Two-thirds of a mile later the jeep trail again crossed that ragging mountain stream and I was stumped. It was narrower and deeper then before and in such a rage that I shied away from it. Eventually I pushed through some brush, working my way up the stream bank, until I found a place where the stream was slight more tame, and here I worked my way out to an island, then through more brush, a bit of murk, and finally tip-toed across a beaver dam to the far bank.

The jeep trail continued to be flooded by the park and I continued to wade streams or hop from hammock to hammock until at last I regained solid earth.

A few hundred feet of vertical climbing left me well above the parks, where I found myself moving into a region of snow field. The jeep trail takes a long, round about way to get up to Chihuahua Lake, but I could see that I would save myself a number of steps if I was to forego the jeep trail, traverse a snow field, and climb a talus slope and an escarpment. A half hour of toil brought me up over the last ridge into a hanging valley, and the whole cwm lay before me.

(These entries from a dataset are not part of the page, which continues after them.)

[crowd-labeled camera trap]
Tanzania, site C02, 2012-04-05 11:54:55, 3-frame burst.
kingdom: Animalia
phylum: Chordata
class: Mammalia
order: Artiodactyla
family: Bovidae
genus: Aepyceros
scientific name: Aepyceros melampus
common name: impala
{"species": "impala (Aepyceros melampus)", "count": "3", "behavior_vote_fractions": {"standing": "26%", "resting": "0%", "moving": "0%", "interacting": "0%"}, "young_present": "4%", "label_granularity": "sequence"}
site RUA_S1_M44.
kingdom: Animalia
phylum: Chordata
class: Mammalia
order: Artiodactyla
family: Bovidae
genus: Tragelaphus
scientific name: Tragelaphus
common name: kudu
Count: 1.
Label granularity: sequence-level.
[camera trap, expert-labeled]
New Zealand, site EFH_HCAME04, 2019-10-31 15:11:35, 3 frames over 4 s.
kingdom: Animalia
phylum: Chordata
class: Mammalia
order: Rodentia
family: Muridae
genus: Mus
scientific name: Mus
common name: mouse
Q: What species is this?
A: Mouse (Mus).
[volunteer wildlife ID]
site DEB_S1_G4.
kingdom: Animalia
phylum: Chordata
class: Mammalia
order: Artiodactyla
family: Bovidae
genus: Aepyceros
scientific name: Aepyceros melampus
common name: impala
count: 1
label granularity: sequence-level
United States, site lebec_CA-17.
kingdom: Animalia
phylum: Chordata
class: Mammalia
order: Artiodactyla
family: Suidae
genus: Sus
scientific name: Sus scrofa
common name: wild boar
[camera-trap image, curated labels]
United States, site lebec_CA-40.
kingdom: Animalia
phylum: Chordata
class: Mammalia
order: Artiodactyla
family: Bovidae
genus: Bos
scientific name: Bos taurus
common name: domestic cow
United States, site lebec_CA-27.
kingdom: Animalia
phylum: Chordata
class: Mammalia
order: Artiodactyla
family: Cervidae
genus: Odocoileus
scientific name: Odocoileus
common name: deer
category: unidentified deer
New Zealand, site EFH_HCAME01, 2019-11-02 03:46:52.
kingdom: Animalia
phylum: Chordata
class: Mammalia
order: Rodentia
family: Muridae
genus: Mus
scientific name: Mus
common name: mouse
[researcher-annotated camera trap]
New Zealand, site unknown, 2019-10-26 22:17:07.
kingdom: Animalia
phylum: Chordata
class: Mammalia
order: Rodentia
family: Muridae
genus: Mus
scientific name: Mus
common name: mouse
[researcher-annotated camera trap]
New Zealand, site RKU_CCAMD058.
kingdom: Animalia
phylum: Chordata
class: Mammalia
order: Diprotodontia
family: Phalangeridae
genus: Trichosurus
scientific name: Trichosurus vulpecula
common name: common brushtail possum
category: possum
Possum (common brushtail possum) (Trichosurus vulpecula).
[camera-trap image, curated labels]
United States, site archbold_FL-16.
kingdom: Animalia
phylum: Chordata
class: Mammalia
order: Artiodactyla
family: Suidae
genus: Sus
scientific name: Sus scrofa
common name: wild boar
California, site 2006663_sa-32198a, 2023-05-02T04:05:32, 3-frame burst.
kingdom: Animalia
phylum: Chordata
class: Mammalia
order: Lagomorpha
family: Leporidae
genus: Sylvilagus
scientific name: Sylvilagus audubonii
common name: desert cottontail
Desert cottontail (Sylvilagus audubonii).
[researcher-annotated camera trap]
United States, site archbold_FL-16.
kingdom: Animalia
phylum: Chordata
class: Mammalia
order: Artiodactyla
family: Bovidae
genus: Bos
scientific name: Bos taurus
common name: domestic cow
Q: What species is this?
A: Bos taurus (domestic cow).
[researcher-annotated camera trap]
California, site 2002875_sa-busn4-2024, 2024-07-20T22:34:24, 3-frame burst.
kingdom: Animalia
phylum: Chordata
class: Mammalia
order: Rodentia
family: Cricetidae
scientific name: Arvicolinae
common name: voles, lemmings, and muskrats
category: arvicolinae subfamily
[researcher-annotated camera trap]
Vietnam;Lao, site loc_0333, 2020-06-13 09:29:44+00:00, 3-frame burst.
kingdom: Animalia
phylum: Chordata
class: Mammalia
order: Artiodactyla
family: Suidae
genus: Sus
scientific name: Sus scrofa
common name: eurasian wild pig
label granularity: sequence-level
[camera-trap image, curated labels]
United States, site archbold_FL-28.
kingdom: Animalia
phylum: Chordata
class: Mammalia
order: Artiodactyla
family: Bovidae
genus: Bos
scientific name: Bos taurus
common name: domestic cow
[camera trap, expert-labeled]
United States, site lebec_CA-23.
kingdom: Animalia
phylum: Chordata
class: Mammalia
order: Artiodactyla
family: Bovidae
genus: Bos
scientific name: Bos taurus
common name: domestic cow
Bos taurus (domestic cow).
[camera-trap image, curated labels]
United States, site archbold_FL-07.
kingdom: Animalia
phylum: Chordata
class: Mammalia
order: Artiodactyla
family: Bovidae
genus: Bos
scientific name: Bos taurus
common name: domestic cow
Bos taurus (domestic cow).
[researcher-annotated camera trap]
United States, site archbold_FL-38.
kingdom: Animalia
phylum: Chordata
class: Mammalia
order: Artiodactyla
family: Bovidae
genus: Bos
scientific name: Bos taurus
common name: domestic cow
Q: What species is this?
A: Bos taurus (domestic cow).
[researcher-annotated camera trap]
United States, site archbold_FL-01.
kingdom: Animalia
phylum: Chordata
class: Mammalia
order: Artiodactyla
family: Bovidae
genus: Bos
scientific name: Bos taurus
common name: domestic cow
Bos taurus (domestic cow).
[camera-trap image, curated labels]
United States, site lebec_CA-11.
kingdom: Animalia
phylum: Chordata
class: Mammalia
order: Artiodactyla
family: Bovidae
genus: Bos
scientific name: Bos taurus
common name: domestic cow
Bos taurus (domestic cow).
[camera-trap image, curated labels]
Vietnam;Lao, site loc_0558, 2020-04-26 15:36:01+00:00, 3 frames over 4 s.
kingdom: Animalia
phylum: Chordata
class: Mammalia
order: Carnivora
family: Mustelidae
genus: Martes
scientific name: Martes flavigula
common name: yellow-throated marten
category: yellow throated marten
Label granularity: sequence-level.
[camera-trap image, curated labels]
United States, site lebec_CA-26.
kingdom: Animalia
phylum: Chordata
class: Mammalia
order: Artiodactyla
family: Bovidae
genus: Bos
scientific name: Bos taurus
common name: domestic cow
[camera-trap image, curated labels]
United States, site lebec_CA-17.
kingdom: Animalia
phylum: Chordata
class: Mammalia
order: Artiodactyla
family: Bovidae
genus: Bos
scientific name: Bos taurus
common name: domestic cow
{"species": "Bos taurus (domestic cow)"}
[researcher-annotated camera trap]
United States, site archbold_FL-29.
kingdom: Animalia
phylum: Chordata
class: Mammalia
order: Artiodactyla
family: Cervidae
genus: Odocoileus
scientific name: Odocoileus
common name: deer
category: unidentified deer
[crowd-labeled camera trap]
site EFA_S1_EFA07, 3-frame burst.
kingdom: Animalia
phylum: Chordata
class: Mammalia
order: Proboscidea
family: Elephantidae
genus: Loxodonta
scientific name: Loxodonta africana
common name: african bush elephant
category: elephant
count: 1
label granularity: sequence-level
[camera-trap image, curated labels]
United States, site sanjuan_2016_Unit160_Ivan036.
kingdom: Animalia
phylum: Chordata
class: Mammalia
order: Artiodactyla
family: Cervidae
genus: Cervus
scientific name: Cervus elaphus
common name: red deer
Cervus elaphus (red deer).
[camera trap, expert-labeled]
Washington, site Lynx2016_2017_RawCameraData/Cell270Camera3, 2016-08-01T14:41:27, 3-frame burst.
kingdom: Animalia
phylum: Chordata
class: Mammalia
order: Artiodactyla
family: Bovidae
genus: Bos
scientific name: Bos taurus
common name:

I want to call it a "cwm", because I think that word is underused. But it really does have the high-alpine feel implied by "cirque". Most of this bowl is filled with snow and ice. There is one rocky island in the sea of snow, where I plant myself for lunch.

The snow is dazzling, it is a bright warm, sunny day in June and I am sweating buckets after my climb. So I take off my shoes and dashing through the snow, frolicking!

There is a bit of hardy grass growing in a sheltered nook among the rocks and I spread myself out in the sun for an hour. After all those stream crossing and tromping through the boggy parks, these recumbent minutes are deserved before it is time to retrace my steps.

On my walk down I saw two people across the valley, nearly a mile away. Except for them I had had all of Chihuahua Gulch and miles of wilderness all to myself.

Another glorious day in the mountains.